WORK TO BE COMPLETED
Tally the lines below containing "html" and report only the total.
===== INPUT MATERIAL =====
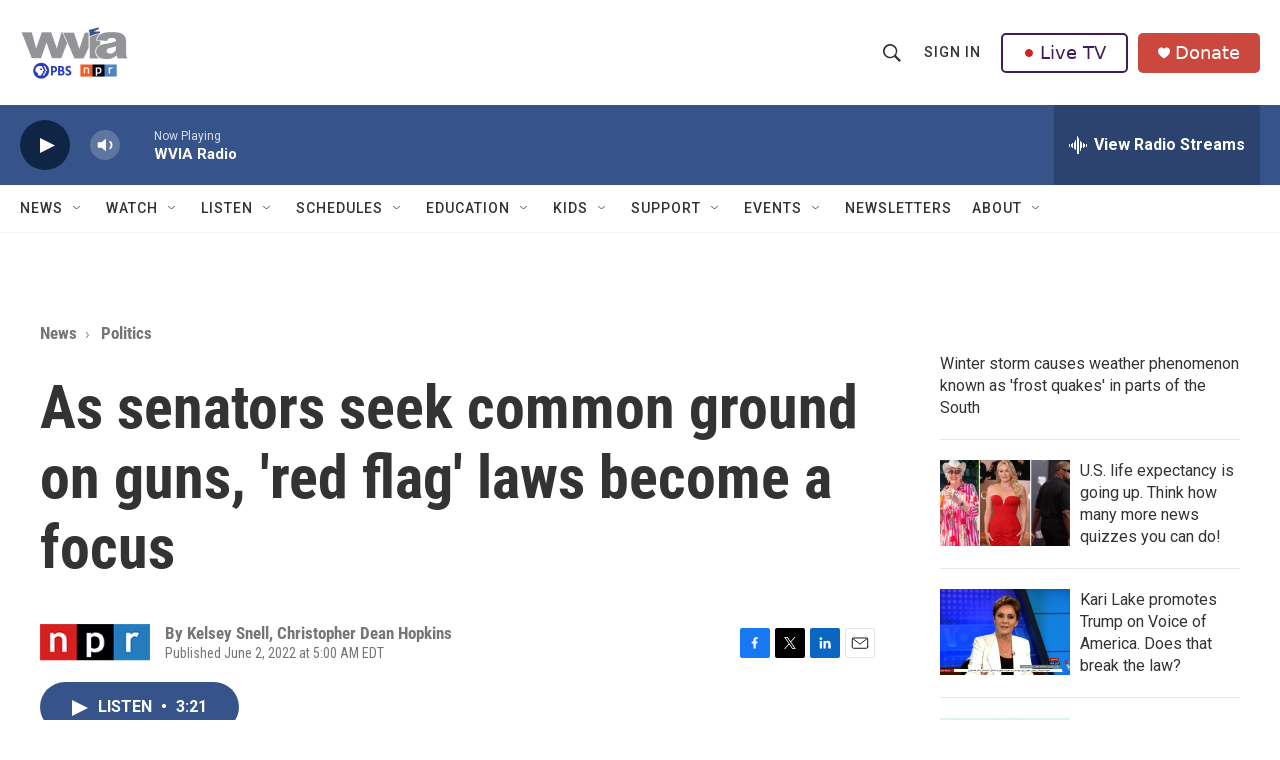

--- FILE ---
content_type: text/html; charset=utf-8
request_url: https://www.google.com/recaptcha/api2/aframe
body_size: 184
content:
<!DOCTYPE HTML><html><head><meta http-equiv="content-type" content="text/html; charset=UTF-8"></head><body><script nonce="FRKmTk3TQ1GJ7rzRh3M8vw">/** Anti-fraud and anti-abuse applications only. See google.com/recaptcha */ try{var clients={'sodar':'https://pagead2.googlesyndication.com/pagead/sodar?'};window.addEventListener("message",function(a){try{if(a.source===window.parent){var b=JSON.parse(a.data);var c=clients[b['id']];if(c){var d=document.createElement('img');d.src=c+b['params']+'&rc='+(localStorage.getItem("rc::a")?sessionStorage.getItem("rc::b"):"");window.document.body.appendChild(d);sessionStorage.setItem("rc::e",parseInt(sessionStorage.getItem("rc::e")||0)+1);localStorage.setItem("rc::h",'1769773922517');}}}catch(b){}});window.parent.postMessage("_grecaptcha_ready", "*");}catch(b){}</script></body></html>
=====
YOUR SOLUTION
2